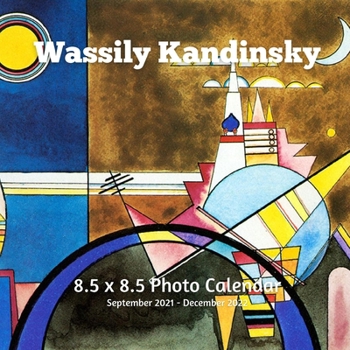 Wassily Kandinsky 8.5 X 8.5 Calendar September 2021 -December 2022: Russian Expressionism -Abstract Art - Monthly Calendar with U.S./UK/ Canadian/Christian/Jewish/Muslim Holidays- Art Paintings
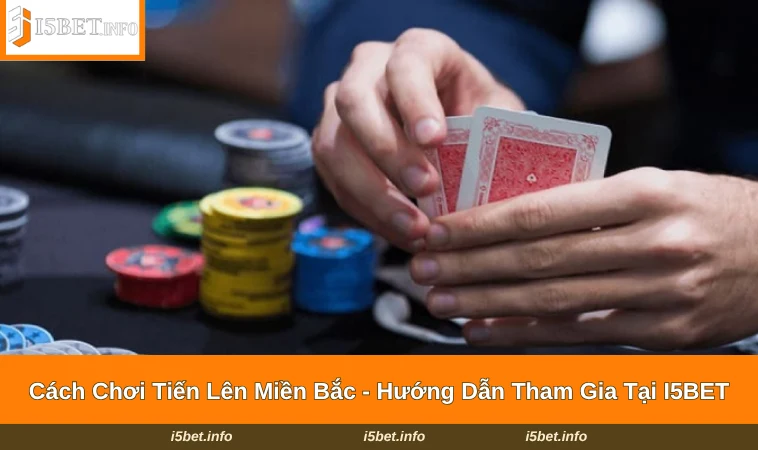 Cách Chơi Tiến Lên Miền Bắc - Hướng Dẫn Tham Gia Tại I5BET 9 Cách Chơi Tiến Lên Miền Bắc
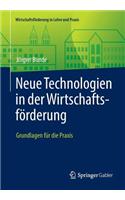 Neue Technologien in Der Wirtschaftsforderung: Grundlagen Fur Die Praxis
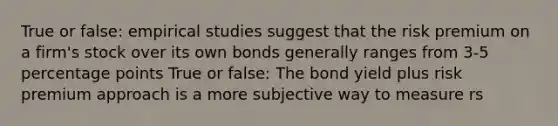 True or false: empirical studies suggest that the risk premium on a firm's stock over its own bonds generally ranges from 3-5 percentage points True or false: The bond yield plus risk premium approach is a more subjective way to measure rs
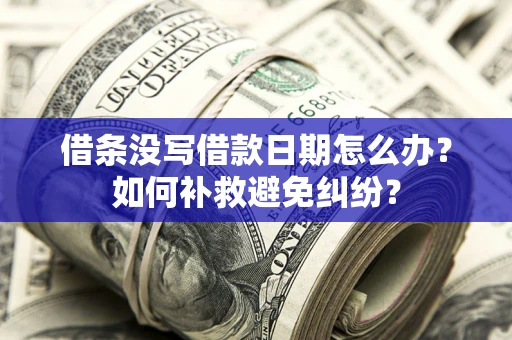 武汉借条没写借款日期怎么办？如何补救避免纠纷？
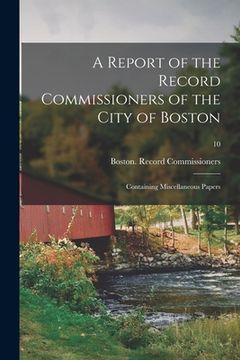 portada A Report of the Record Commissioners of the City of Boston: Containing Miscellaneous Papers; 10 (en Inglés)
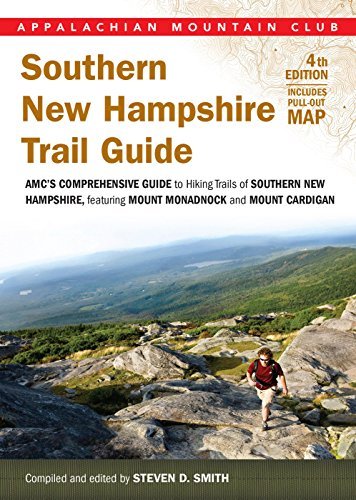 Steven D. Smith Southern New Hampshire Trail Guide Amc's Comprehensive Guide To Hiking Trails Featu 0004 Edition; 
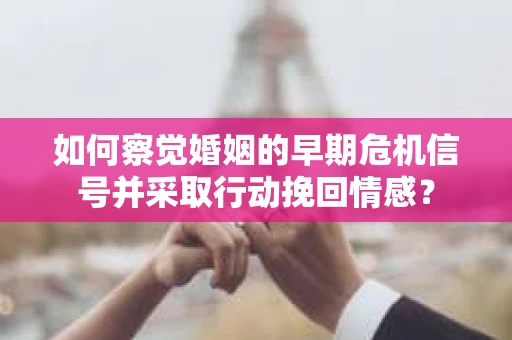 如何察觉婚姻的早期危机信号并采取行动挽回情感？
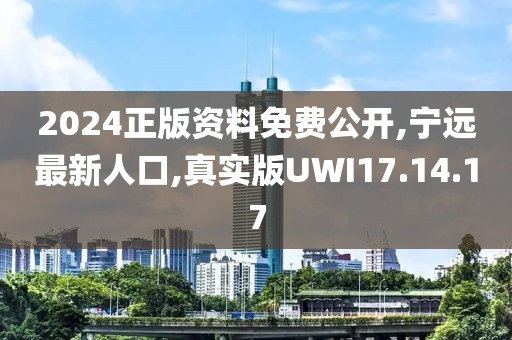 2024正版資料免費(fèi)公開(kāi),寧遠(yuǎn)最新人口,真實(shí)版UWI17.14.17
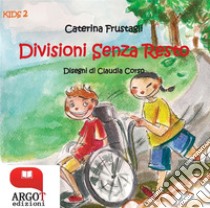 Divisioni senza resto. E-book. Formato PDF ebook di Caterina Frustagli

## INSTRUCTIONS TO FOLLOW
All entries should be given again exactly, except that pictures are to be excluded.

## RESPONSE BOX
 Wassily Kandinsky 8.5 X 8.5 Calendar September 2021 -December 2022: Russian Expressionism -Abstract Art - Monthly Calendar with U.S./UK/ Canadian/Christian/Jewish/Muslim Holidays- Art Paintings
 Cách Chơi Tiến Lên Miền Bắc - Hướng Dẫn Tham Gia Tại I5BET 9 Cách Chơi Tiến Lên Miền Bắc
 Neue Technologien in Der Wirtschaftsforderung: Grundlagen Fur Die Praxis
 True or false: empirical studies suggest that the risk premium on a firm's stock over its own bonds generally ranges from 3-5 percentage points True or false: The bond yield plus risk premium approach is a more subjective way to measure rs
 武汉借条没写借款日期怎么办？如何补救避免纠纷？
 portada A Report of the Record Commissioners of the City of Boston: Containing Miscellaneous Papers; 10 (en Inglés)
 Steven D. Smith Southern New Hampshire Trail Guide Amc's Comprehensive Guide To Hiking Trails Featu 0004 Edition; 
 如何察觉婚姻的早期危机信号并采取行动挽回情感？
 2024正版資料免費(fèi)公開(kāi),寧遠(yuǎn)最新人口,真實(shí)版UWI17.14.17
 Divisioni senza resto. E-book. Formato PDF ebook di Caterina Frustagli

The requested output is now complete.